The debate is open. Can only those who are part of an indigenous people learn from sacred plants? What does it mean to be or identify as indigenous? Shouldn’t they be universal teachings that all people should be able to learn from? These types of questions are, in my opinion, really valid questions in a multifaceted problem with no easy solution. Personally, I have been able to witness everything: diversity of people doing very profound spiritual work using sacred plants, confrontations on the verge of blows between members of indigenous communities and urban and white neoshamans for arguing about cultural appropriation, marakames (spiritual guide) saying that only the Wixárikas can really learn from peyote since it is typical of their culture and that the peyote that is grown in Wirikuta is the one that brings wisdom, not some peyote grown elsewhere.
My quick appreciation of this issue, since I consider it to be a matter that requires much more depth of analysis, is that we need an interreligious and intercultural dialogue in this regard. I have no doubt that original traditions have a lot to teach us urbanites. Our ability or inability to learn from these traditions, in my view, will define the survival or not of the human race. An interreligious and intercultural dialogue in terms of mutual fertilization between sociocultural and spiritual realities can be one of the urgent paths to regenerate the spiritual sense and alternative ways of life in the midst of the civilizational and climatic collapse in which we find ourselves.

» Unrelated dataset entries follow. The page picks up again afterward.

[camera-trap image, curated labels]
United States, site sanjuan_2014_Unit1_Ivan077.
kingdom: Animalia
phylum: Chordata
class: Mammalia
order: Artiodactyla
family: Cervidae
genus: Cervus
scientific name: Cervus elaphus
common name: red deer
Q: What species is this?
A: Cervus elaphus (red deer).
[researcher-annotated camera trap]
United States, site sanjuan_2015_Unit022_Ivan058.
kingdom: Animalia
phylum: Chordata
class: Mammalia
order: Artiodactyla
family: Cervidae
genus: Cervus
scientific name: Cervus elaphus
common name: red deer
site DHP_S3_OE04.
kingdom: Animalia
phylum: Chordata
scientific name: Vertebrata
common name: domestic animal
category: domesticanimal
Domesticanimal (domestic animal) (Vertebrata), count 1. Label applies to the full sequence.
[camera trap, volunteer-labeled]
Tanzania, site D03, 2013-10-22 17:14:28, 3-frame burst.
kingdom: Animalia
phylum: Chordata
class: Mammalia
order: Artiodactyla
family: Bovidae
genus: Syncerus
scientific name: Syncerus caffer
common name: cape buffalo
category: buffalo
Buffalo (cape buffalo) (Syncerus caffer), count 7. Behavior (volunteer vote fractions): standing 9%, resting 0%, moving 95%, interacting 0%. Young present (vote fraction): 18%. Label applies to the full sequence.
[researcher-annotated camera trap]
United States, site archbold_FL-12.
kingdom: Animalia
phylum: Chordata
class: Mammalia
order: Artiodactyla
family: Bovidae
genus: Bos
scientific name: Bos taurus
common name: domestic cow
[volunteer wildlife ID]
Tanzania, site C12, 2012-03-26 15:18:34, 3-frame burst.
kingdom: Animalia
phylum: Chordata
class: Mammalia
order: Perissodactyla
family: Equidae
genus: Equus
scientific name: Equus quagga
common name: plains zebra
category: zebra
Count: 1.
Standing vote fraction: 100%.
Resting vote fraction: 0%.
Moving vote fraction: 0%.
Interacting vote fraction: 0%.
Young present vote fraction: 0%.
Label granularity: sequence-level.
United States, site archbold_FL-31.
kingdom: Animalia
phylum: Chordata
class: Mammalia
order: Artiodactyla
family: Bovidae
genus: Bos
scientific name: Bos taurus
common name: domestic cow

«The current cultural colonization that people experience does not occur exclusively through external violence that wants to strip them of their ways of life to impose those of others, but rather through the appreciation of these spiritual and cultural values that become objects of consumption» .
Elías González Gómez
The problem, however, is that this is not the approach that predominates among these groups that visit Wirikuta and extract peyote in large quantities, either to consume on site or move it to different Mexican cities or abroad. On the contrary, these types of searches are permeated by an experiential notion of spirituality that leads to consuming peyote or ayahuasca whenever possible; of spiritual materialism that seeks its own benefit from spiritual practices; spiritual tourism, reduction of spirituality to wellnessamong others. Of course there are many cases of moderate and ritually more appropriate use of peyote by non-Wixárikas, but here I am referring to those who consume it under logic and quantities that turn spirituality into an extractivist mechanism. Therefore, without neglecting the great fight against the mining companies, particularly in Wirikuta, we must pay attention to this phenomenon of extractivist spirituality because slowly but constantly it is bleeding not only this but other sacred territories in Latin America and the world. whole.